● **Task requirements**: Copy out the whole listing below, character for character, with no changes.

● **Supplied entries**:
__________________________________________________

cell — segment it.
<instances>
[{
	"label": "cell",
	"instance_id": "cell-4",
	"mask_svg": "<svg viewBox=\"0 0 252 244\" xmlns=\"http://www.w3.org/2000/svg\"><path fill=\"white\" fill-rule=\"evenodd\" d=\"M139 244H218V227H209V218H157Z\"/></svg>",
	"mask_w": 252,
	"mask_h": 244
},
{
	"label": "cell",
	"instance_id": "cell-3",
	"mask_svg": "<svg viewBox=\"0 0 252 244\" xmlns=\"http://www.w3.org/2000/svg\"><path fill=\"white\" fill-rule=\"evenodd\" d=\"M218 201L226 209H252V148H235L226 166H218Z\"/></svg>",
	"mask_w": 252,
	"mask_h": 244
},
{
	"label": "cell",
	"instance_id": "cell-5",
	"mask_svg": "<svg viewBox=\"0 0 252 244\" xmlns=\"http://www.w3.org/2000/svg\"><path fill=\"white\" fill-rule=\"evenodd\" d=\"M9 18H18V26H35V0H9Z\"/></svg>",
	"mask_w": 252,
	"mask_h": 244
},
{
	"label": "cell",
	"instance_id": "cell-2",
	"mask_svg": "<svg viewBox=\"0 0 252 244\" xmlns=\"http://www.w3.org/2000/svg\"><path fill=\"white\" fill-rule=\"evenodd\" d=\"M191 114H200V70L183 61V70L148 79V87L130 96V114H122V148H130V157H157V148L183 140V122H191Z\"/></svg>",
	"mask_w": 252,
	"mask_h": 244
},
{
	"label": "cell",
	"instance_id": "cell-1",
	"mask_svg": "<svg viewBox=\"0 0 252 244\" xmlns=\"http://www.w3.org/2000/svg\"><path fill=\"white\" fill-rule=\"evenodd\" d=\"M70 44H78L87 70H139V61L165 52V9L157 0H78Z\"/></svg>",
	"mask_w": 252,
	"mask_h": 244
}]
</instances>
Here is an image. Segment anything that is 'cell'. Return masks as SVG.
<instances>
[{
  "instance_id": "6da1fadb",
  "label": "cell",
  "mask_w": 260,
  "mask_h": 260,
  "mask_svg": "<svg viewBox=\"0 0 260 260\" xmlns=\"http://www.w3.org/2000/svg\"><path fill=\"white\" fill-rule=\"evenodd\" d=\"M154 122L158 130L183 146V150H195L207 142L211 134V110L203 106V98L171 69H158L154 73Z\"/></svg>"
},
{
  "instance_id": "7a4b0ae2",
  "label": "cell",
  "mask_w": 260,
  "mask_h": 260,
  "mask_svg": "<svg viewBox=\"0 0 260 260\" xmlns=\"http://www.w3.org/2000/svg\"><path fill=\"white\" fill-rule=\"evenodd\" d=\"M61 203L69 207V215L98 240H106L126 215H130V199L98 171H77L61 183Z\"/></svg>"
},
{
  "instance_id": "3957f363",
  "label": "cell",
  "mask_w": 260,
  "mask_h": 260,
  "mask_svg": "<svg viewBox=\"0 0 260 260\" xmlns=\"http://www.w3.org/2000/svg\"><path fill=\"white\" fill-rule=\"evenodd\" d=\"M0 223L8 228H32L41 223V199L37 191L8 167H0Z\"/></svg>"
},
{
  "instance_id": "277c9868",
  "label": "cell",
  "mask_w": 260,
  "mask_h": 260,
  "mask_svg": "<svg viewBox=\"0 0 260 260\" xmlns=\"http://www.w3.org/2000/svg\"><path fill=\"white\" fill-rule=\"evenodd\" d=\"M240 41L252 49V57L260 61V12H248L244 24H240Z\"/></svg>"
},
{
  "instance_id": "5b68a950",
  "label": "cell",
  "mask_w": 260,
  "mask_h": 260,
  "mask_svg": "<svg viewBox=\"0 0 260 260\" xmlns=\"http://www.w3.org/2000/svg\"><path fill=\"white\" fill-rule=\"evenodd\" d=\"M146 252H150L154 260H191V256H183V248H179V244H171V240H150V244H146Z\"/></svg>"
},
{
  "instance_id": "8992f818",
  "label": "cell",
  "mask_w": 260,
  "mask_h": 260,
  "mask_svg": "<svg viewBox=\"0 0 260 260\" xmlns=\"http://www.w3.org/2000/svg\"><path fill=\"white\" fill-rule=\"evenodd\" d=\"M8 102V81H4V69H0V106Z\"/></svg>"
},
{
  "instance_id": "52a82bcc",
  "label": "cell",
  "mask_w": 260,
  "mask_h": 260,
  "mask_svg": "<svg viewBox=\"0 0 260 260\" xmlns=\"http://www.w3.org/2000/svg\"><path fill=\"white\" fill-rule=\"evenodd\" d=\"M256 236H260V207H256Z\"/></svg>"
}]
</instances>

__________________________________________________

● **The completed task**:
cell — segment it.
<instances>
[{
	"label": "cell",
	"instance_id": "cell-4",
	"mask_svg": "<svg viewBox=\"0 0 252 244\" xmlns=\"http://www.w3.org/2000/svg\"><path fill=\"white\" fill-rule=\"evenodd\" d=\"M139 244H218V227H209V218H157Z\"/></svg>",
	"mask_w": 252,
	"mask_h": 244
},
{
	"label": "cell",
	"instance_id": "cell-3",
	"mask_svg": "<svg viewBox=\"0 0 252 244\" xmlns=\"http://www.w3.org/2000/svg\"><path fill=\"white\" fill-rule=\"evenodd\" d=\"M218 201L226 209H252V148H235L226 166H218Z\"/></svg>",
	"mask_w": 252,
	"mask_h": 244
},
{
	"label": "cell",
	"instance_id": "cell-5",
	"mask_svg": "<svg viewBox=\"0 0 252 244\" xmlns=\"http://www.w3.org/2000/svg\"><path fill=\"white\" fill-rule=\"evenodd\" d=\"M9 18H18V26H35V0H9Z\"/></svg>",
	"mask_w": 252,
	"mask_h": 244
},
{
	"label": "cell",
	"instance_id": "cell-2",
	"mask_svg": "<svg viewBox=\"0 0 252 244\" xmlns=\"http://www.w3.org/2000/svg\"><path fill=\"white\" fill-rule=\"evenodd\" d=\"M191 114H200V70L183 61V70L148 79V87L130 96V114H122V148H130V157H157V148L183 140V122H191Z\"/></svg>",
	"mask_w": 252,
	"mask_h": 244
},
{
	"label": "cell",
	"instance_id": "cell-1",
	"mask_svg": "<svg viewBox=\"0 0 252 244\" xmlns=\"http://www.w3.org/2000/svg\"><path fill=\"white\" fill-rule=\"evenodd\" d=\"M70 44H78L87 70H139V61L165 52V9L157 0H78Z\"/></svg>",
	"mask_w": 252,
	"mask_h": 244
}]
</instances>
Here is an image. Segment anything that is 'cell'. Return masks as SVG.
<instances>
[{
  "instance_id": "6da1fadb",
  "label": "cell",
  "mask_w": 260,
  "mask_h": 260,
  "mask_svg": "<svg viewBox=\"0 0 260 260\" xmlns=\"http://www.w3.org/2000/svg\"><path fill=\"white\" fill-rule=\"evenodd\" d=\"M154 122L158 130L183 146V150H195L207 142L211 134V110L203 106V98L171 69H158L154 73Z\"/></svg>"
},
{
  "instance_id": "7a4b0ae2",
  "label": "cell",
  "mask_w": 260,
  "mask_h": 260,
  "mask_svg": "<svg viewBox=\"0 0 260 260\" xmlns=\"http://www.w3.org/2000/svg\"><path fill=\"white\" fill-rule=\"evenodd\" d=\"M61 203L69 207V215L98 240H106L126 215H130V199L98 171H77L61 183Z\"/></svg>"
},
{
  "instance_id": "3957f363",
  "label": "cell",
  "mask_w": 260,
  "mask_h": 260,
  "mask_svg": "<svg viewBox=\"0 0 260 260\" xmlns=\"http://www.w3.org/2000/svg\"><path fill=\"white\" fill-rule=\"evenodd\" d=\"M0 223L8 228H32L41 223V199L37 191L8 167H0Z\"/></svg>"
},
{
  "instance_id": "277c9868",
  "label": "cell",
  "mask_w": 260,
  "mask_h": 260,
  "mask_svg": "<svg viewBox=\"0 0 260 260\" xmlns=\"http://www.w3.org/2000/svg\"><path fill=\"white\" fill-rule=\"evenodd\" d=\"M240 41L252 49V57L260 61V12H248L244 24H240Z\"/></svg>"
},
{
  "instance_id": "5b68a950",
  "label": "cell",
  "mask_w": 260,
  "mask_h": 260,
  "mask_svg": "<svg viewBox=\"0 0 260 260\" xmlns=\"http://www.w3.org/2000/svg\"><path fill=\"white\" fill-rule=\"evenodd\" d=\"M146 252H150L154 260H191V256H183V248H179V244H171V240H150V244H146Z\"/></svg>"
},
{
  "instance_id": "8992f818",
  "label": "cell",
  "mask_w": 260,
  "mask_h": 260,
  "mask_svg": "<svg viewBox=\"0 0 260 260\" xmlns=\"http://www.w3.org/2000/svg\"><path fill=\"white\" fill-rule=\"evenodd\" d=\"M8 102V81H4V69H0V106Z\"/></svg>"
},
{
  "instance_id": "52a82bcc",
  "label": "cell",
  "mask_w": 260,
  "mask_h": 260,
  "mask_svg": "<svg viewBox=\"0 0 260 260\" xmlns=\"http://www.w3.org/2000/svg\"><path fill=\"white\" fill-rule=\"evenodd\" d=\"M256 236H260V207H256Z\"/></svg>"
}]
</instances>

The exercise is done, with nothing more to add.